Homero Carvalho Oliva (*)
Escrito en verso musical y esmerada prosa poética, el libro Arca de Enín del cineasta y poeta Luis Mérida Coimbra, es un prodigio de la imaginación y un sensible homenaje a la tierra de los Moxos, allá en el territorio amazónico boliviano, donde otrora siglos los jesuitas fundaron sus misiones y predicaron con el ejemplo. Este libro es al mismo tiempo poesía, crónica y testimonio.
“Estos florilegios del monte”, como el propio Luis los llama, bien podría ser definido con las palabras del desaparecido crítico de literatura Ángel Rama, quien refiriéndose a otro libro afirmaba. “Corresponde al estrato interior más profundo de las literaturas latinoamericanas, porque está ligado a una lengua india que busca recuperar la visión mítica de una cultura e insertarla en la sociedad contemporánea, que le es ajena”. Luis parte de la nostalgia más íntima; la familiar, la abuela y a partir de ese recuerdo se va internando en el territorio de la selva y sus misterios. Camina, vuela, levita, sobre la pampa, sobre la historia, sobre la genealogía de la vida que existió y que existe en esas llanuras, montes y selvas, en el país de los grandes ríos.
“Majestad, acabo de encontrar el Paraíso terrenal…”, dicen que dijo uno de los aventureros españoles cuando llegó a estas tierras y quedó maravillado con tanto verde, con tanto animal fabuloso, con tantas aves que oscurecían por horas el cielo azul y, esencialmente, por la belleza de los hombres y mujeres que no tenían ninguna vergüenza en mostrar su belleza a flor de piel o piel en flor. Dice el poeta/cronista: “El Enín es un territorio reflexivo con el arcoíris, con las aguas; sus pájaros, cuyos orígenes están en contactos con los símbolos y los signos de nuestra América, es el gusto socarrón de la dicción clara, de la conversación amistosa, sin pelos en la lengua” y yo, que soy de esas tierras, solo puedo decir que Luis ama este Paraíso y le canta para enamorarlo, para que lo nombremos y lo hagamos eterno. 
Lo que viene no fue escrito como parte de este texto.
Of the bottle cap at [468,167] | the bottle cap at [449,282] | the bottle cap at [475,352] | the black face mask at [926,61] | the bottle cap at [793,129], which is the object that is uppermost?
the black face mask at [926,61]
Luis, poeta, cronista y dueños de visiones, le canta y recuerda. Recuerda a Malaya Coimbra, a Custodio A. y a Marius del Castillo, todos ellos habitantes del lenguaje y de los sueños. Recuerda sus evocaciones y sus provocaciones.
Luis Mérida Coimbra es un pájaro de alto vuelo que remonta los gigantescos árboles de la selva amazónica y sobrevuela a ras del suelo picoteando insectos, comiendo yerbas medicinales y bebe del rocío de las hojas. Bendecido sea su verbo, por acordarse de los olvidados. Un abrazo movima al autor de tan bello libro que es un tesoro.